Common formats found in machine learning include comma-separated values (CSV), XLXS, plain text, and image formats such as JPEG. Your individual project will dictate which one to use, of course, but try your best to stick with one whenever possible. Also, whichever one you choose, make sure it’s compatible across platforms to ensure future scaling and/or migration.
5. Regularly backup databases and maintain redundancy
This should be a no-brainer for any data manager, but it bears repeating. Even with highly reliable cloud servers, data loss is still a very real threat and can quickly kill your machine learning efforts.
Since data is your most valuable commodity, do whatever it takes to maintain backups and redundancy. While backups should include copies of raw data, also be sure to include existing labels where necessary. Further, be sure to perform backups on a regular basis, especially if you frequently receive high volumes of data.

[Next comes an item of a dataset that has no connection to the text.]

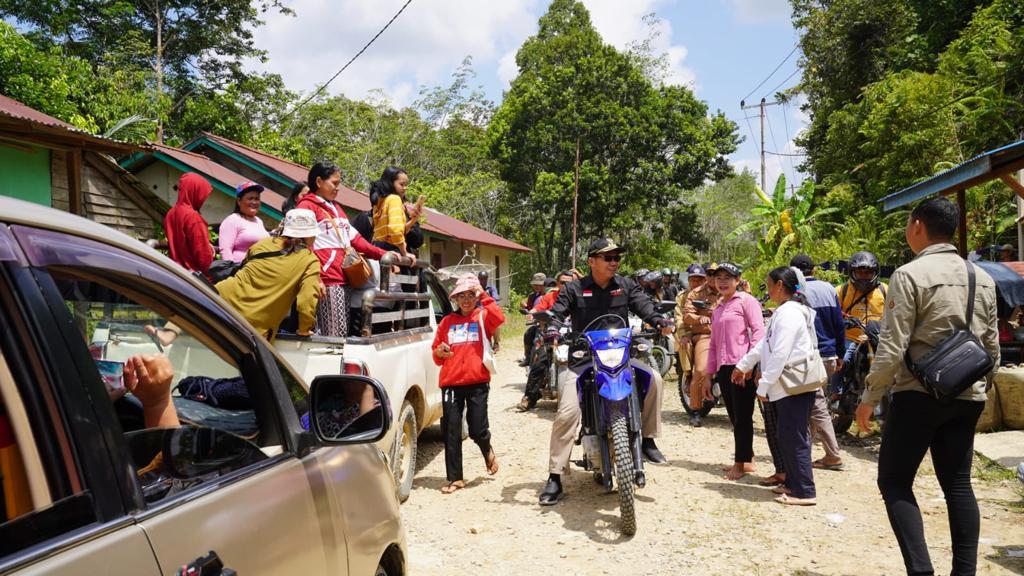 Pemda Kapuas Hulu HEBAT di Tahun 2023 Konsen Bangun Infrastruktur Jalan di Bunut Hulu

6. Find “happy mediums” for processing power
In an ideal world, or maybe at some point in the future, every machine learning server will be entirely flash-based and use only the best GPUs for processing. This setup is currently possible, of course, but it’s very expensive—especially if you want to scale.
As we wait for Moore’s law to work its magic, consider some happy mediums in the interim. While GPU clusters are still expensive and relatively scarce, flash storage is becoming increasingly commonplace while other mediums – such as NVMe – serve as practical alternatives. Further, maintaining good data management practices can also help speed along tasks and decrease processing requirements.
7. Establish a minimum data requirement
Establishing a minimum data requirement is not only essential for training a high-accuracy model, but it’s also a great way to establish a general understanding of your storage requirements. In other words, by knowing the bare minimum of what you need, you’ll be able to more realistically predict and allocate storage costs and resource consumption.
8. Store variables that add context
Context is easy for humans. If we see an image that’s sideways, we can almost instantly classify it as being sideways. Computers, however, struggle with this task and need to be told repeatedly the “nature” of a particular context – be it “sideways-ness” or some other type of context.
As a result, it’s crucial to add variables and labels which not only add context to your data, but also the correct context. Doing this early on, despite requiring somewhat more oversight, is one of the best ways to ensure seamless and accurate classification in the future. Ease of classification can not only save on processing power but can also help avoid the possibility of having to retrain your models.
9. Use sentence-level classification
For text classification, sentence-level classification is typically a good starting point for assigning the right content to your data. While sub-sentence labeling is a step more accurate, this is only true for especially complex or ambiguous sentences which could be interpreted different ways. As a result, sentence-level classification often provides an ideal medium between speed and accuracy, especially for larger datasets.
If you plan to use sub-sentence classification, however, consider “splitting” ambiguous sentences into individual data points; in other words, if a sentence could be interpreted multiple ways, classify each interpretation as its own data point.
10. Plan for growth and be ready to scale
As your models grow and you identify new solutions, your storage needs will likely change. This is to be expected; machine learning models should grow and adapt over time, especially as more data comes through the pipeline.
When you start to reach the limits of an existing storage solution, you’ll find yourself having to decide whether to expand, scale back, or potentially start from scratch depending on the results of previous training. By employing these practices when storing labeled data, however, adapting will be seamless and straightforward.